しかし、この手法はまさに「諸刃の剣」です。一歩間違えれば、企業イメージの著しい悪化、顧客離れ、さらには法的問題に発展するリスクも孕んでいます。消費者は批判的な企業に対して反感を抱きやすく、一度損なわれた信頼を取り戻すには長い時間を要します。
過去には、ルーマニアのチョコレート菓子メーカー『ROM』が、パッケージデザインを自国の国旗からアメリカ国旗に変更するという挑発的なプロモーションで炎上。その後、すぐに元のデザインに戻し、ジョークであったと発表したことで大きく注目され、売り上げを伸ばした成功例があります。また、奈良県の公式マスコットキャラクター「せんとくん」も、斬新なデザインが批判を浴びて炎上したものの、結果的に知名度を上げ、大きな宣伝効果を得ました。しかし、成功例はごく稀であり、多くは失敗に終わっています。例えば、あるデジタルサイネージ広告が「今日の仕事は、楽しみですか」というメッセージを掲示したところ、「頑張っている人を傷つける」といった批判が殺到し、わずか一日で取り下げられました。人気アーティストが活動に関する意味深な告知でファンを不安にさせたものの、実際はコンサートツアーの発表だったという事例では、安心感を与えた半面、多くの反感を買う結果となりました。

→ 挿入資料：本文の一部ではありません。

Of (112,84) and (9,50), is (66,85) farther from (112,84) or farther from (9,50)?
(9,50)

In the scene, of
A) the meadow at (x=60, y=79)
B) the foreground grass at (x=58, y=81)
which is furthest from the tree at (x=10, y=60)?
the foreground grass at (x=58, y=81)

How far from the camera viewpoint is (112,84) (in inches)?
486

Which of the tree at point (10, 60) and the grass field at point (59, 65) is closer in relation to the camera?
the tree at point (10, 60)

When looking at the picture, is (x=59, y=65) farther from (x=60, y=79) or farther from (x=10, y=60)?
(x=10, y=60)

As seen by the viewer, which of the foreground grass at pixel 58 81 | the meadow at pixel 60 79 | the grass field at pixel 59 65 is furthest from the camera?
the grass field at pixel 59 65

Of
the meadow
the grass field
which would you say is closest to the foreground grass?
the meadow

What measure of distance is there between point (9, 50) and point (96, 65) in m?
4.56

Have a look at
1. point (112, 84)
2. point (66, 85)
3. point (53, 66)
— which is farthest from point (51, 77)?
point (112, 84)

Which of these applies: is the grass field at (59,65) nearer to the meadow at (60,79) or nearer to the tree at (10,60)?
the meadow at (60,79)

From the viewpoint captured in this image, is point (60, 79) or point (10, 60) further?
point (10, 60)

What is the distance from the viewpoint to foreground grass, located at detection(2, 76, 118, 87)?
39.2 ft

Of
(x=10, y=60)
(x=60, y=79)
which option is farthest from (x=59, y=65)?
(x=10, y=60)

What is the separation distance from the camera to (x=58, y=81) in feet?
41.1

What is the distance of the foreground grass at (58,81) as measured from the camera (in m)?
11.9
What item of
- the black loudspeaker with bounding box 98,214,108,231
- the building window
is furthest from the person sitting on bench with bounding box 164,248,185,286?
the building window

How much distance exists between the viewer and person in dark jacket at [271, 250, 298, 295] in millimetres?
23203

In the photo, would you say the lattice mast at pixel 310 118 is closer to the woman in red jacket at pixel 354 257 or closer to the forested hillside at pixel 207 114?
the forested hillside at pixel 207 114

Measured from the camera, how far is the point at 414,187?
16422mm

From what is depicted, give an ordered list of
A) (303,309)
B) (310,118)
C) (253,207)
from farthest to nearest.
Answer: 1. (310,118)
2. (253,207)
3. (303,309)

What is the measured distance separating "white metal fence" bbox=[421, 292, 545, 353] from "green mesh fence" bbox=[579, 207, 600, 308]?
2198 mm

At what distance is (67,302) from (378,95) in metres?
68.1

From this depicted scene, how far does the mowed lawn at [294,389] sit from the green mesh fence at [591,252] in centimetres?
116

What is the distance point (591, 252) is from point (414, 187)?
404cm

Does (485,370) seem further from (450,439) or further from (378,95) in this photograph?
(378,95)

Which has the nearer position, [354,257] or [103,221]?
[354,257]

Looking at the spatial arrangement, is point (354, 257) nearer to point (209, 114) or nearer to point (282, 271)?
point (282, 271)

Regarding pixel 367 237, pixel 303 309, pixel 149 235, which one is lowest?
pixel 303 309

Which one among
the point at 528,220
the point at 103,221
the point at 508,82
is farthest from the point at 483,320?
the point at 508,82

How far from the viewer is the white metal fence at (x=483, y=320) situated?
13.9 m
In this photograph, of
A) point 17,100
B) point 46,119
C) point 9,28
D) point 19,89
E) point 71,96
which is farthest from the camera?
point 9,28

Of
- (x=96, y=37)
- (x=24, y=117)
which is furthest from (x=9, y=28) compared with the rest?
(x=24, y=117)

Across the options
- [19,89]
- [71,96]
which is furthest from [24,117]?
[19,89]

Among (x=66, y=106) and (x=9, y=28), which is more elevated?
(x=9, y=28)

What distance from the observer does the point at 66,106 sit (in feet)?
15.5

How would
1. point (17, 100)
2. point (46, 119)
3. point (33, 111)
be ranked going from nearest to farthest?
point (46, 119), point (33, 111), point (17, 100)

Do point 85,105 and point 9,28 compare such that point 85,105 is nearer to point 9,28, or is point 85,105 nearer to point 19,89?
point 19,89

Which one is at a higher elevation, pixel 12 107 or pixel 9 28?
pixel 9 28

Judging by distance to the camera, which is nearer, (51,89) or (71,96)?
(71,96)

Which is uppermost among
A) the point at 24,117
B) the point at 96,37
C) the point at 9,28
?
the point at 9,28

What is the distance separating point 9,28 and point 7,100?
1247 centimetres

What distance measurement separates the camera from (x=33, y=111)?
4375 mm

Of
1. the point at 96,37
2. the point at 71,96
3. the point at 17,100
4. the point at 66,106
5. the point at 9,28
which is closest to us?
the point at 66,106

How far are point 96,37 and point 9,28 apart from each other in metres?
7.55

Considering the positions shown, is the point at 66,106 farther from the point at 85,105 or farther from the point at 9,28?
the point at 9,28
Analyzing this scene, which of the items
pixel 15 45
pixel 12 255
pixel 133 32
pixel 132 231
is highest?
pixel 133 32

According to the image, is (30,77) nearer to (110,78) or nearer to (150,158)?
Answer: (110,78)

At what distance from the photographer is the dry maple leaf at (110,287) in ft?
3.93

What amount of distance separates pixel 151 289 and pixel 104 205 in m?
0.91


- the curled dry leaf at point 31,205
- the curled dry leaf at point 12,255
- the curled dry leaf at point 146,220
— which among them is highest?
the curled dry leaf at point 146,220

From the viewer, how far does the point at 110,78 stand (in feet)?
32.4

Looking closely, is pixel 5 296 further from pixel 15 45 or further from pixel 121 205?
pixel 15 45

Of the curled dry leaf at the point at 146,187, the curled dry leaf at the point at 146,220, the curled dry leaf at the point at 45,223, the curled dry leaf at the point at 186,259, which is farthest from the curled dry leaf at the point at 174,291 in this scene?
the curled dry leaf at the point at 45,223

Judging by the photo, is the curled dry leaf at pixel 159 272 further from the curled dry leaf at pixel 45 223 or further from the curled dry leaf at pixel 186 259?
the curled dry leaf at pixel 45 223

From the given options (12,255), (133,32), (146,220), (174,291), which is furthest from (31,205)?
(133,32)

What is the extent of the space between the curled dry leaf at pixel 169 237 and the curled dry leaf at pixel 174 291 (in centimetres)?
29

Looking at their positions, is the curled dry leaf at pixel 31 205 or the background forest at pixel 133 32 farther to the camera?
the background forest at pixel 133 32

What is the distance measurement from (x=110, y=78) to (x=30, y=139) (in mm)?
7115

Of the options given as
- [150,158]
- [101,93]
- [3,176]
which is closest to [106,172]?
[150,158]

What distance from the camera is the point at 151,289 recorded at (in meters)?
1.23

近年では意図しない炎上も多発しています。SNSでの些細な誤爆や従業員による不適切な投稿、企業の不祥事、利用者の迷惑行為など、さまざまな要因で炎上は起こり得ます。その大きな原因は「リテラシー不足」です。企業は、SNSの利用に関する教育・研修、運用マニュアルの策定、投稿前のダブルチェック、ソーシャルリスニングツールの導入など、炎上を未然に防ぐための対策が不可欠。万が一、炎上してしまった場合には、迅速な原因究明と初期対応、関係各所との情報共有、そして真摯な姿勢での対応が重要になります。
ということで、僕の噂も間違った炎上に向かうとカミさんにも迷惑かけるので、早めに火消しをしたいと思います。「実は僕は芥川賞を狙っている小説家で、家にいると気が滅入るのでジム通いしてるんです」とか言ってみようかな。よけい炎上するかな。